Open this link in your browser, and scroll through each step

<https://developers-dot-devsite-v2-prod.appspot.com/machine-learning/crash-course/backprop-scroll>

### Discussion 1a: Which update steps of the backward pass use the chain rule?

### Discussion 1b: What would you need to change in the provided computations to do backprop for binary classification with log loss instead of regression with squared error loss

# Part 2: Try out manually computing the gradient using backprop

Use the following *simpler* network architecture, which is like the demo above but only uses one hidden layer (not two)

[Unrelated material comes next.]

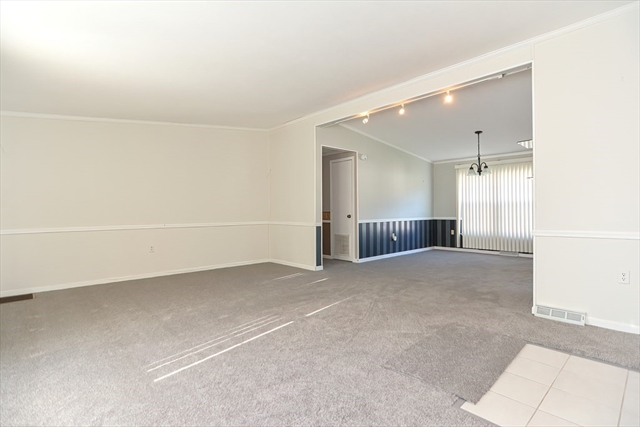 50 Highland Street - Red Oak Terrace Taunton MA 02780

* Terminal node loss function: $\frac{1}{2}(\hat{y}_{\text{output}} - y_{\text{target}})^2$
* Hidden layer sizes: [2]
* Hidden activation: ReLU


You might need these elementary derivatives:

$$
\frac{d}{d y} \frac{1}{2}( y - m)^2  = y - m
$$

$$\frac{d}{d x} \text{ReLU}(x) =
\begin{cases}
    1 \quad \text{if} ~ x > 0 \\
    0 \quad \text{otherwise}
\end{cases}
$$

Consider running the algorithm with the following inputs:
    
### Data:
    
* $x_{\text{in}} = 1.0$
* $y_{\text{target}} = 1.0$

### Parameters for Layer 1 (input-to-hidden):

First neuron:

* $w_{11} = 1.0$
* $b_{11} = 0.0$

Second neuron:

* $w_{12} = 2.0$
* $b_{12} = 0.0$

### Parameters for Layer 2 (hidden-to-output):

* $w_{21} = 1.0$
* $w_{22} = 1.0$
* $b_2 = 0.0$


### Exercise 2a: Forward pass

What is the *output* of each node? Work it out manually and write your answer below.


TODO:

* Layer 1 Neuron 1 output: ____
* Layer 1 Neuron 2 output: ____
* Layer 2 Output: ____

* Terminal node output:  ____

### Exercise 2b: Backward pass for layer 2

What is gradient of E wrt the Layer 2 output?

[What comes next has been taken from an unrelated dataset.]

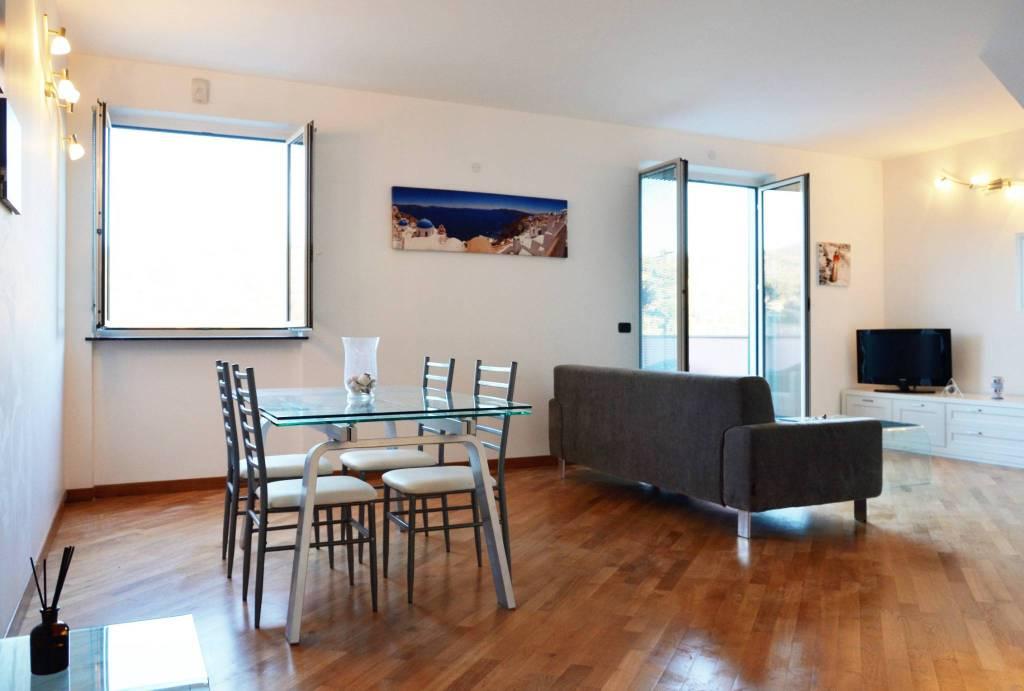 Villa in vendita a Albisola Superiore, 4 locali, prezzo € 250.000 | CambioCasa.it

What is gradient of E wrt the Layer 2 input?


### Exercise 2c: Backward pass for layer 1

What is gradient of E wrt each neuron's output in Layer 1?

What is gradient of E wrt each neuron's input in Layer 1?

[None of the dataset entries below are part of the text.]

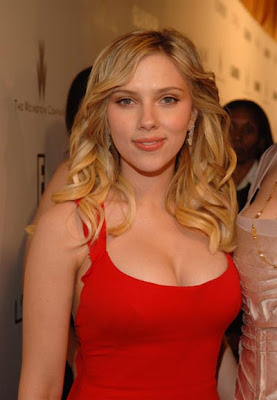 Scarlett Johansson Photos - All In Hot Red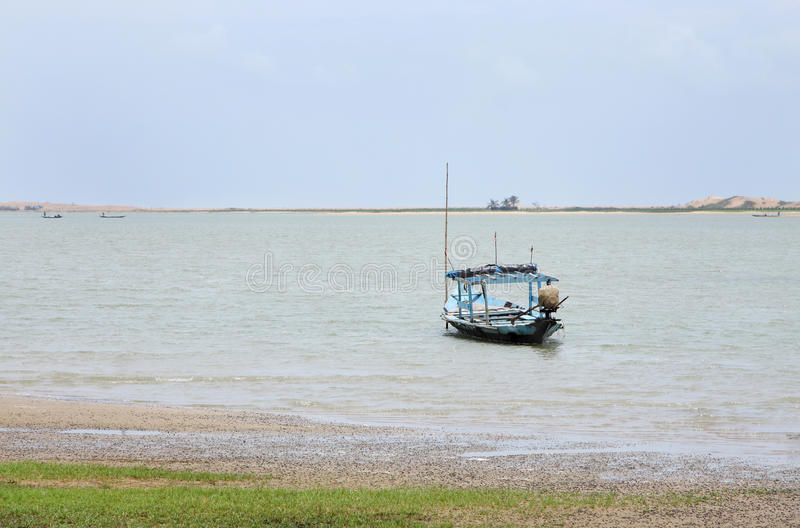 Barcos de pesca tradicionais escorados no lago do chilka foto de stock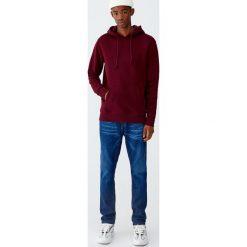 Bluza typu kangurka basic. Czerwone bejsbolówki męskie Pull&Bear, m. Za 79,90 zł.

### Exercise 2d: What is gradient wrt each weight parameter in Layer 2?

You can skip the bias parameters.

### Exercise 2e: What is gradient wrt each weight parameter in Layer 1?

You can skip the bias parameters.

# Part 3: Check your Part 2 answer with the result of sklearn

We can use sklearn to compute every result you did in Part 2.

Use this section to check your answer, and get a quick understanding of how sklearn's MLP handles forward and backward passes.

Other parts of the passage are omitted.